Most commonly through their teaching function – and in the case of institutions at the tertiary level also through research – they are seen to produce knowledge, skills and values (and through them products, services and technologies) that individuals and society need.
Yet we can also see educational institutions in a different way, in having a real existence and value in themselves, in the here and now. Schools and TEIs are communities that matter – despite their transience – independently of the future and external benefit they produce. The latter idea we can term the expressive as opposed to the projective function of education.
These two modes capture much of what educational institutions do. However, there is an assumption in both of them that the ideas or purposes are predefined or externally generated. We might also then point to another function of education institutions – and in this case TEIs are particularly prominent – which is to generate new ideas about what is to be projected or expressed.

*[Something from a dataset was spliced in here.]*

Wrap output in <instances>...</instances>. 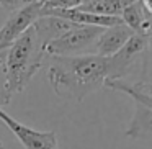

For this we can borrow the term ‘constructive’ from Amartya Sen. In his well-known discussions on democracy, Sen has distinguished between its intrinsic value (as part of what it means to have a valued and dignified life), its instrumental value (in achieving the kinds of decisions that will further interests of all members of society) and its constructive value: ie, that “the practice of democracy gives citizens an opportunity to learn from one another, and helps society to form its values and priorities”.
These three ideas express themselves in different ways in relation to sustainable development.
In the first of these modes, sustainable development is something that TEIs help to bring into being. The most common way in which they do this is through teaching their students to be sustainable.
This provision is sometimes integrated into existing courses, and conceptualised as a modification of professional training (ie, the formation of sustainable engineers), or involves the creation of new courses: in the United Kingdom it is now possible to do, for example, a BSc in Sustainable Development at the University of St Andrews, a Master of Studies in Sustainability Leadership at the University of Cambridge or an MBA in Sustainability Impact at the University of Stirling.
In other cases sustainable development forms part of the general civic and personal learning of all students, and may occur outside of the accredited syllabus.
There is a sizeable body of literature on education for sustainable development, and on the more specific area of climate change education, involving personal accounts of teaching courses, pedagogical approaches, competencies and curriculum models.